▶ Prompt
From the entries below, output the line with "茂密的白桦林图片(15张)" and each following line up to and including the line with "Madrugada fria deixou", exactly as written.

▶ Recorded data
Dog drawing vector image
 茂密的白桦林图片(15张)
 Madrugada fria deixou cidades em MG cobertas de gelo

...

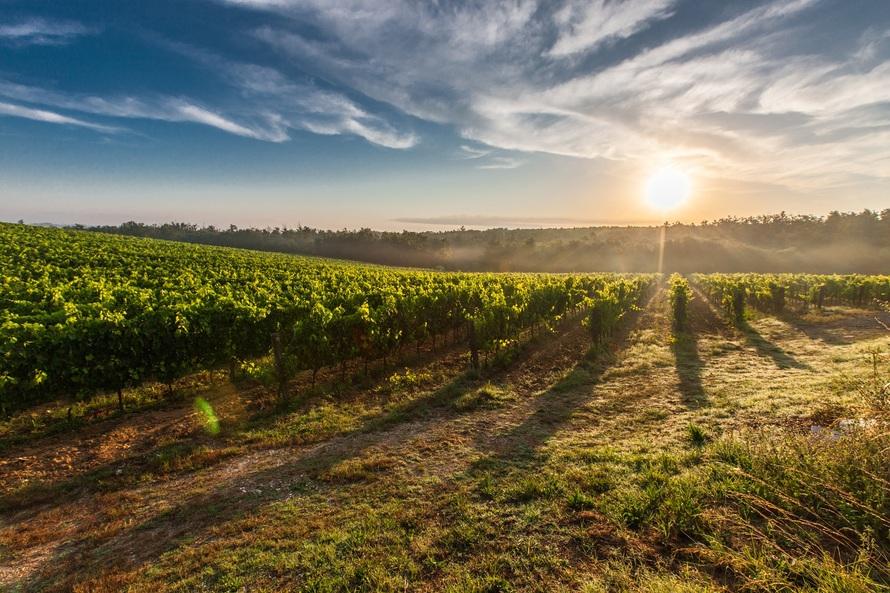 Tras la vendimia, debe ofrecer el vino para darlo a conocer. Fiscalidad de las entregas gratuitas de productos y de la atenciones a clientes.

▶ Problem solution
 茂密的白桦林图片(15张)
 Madrugada fria deixou cidades em MG cobertas de gelo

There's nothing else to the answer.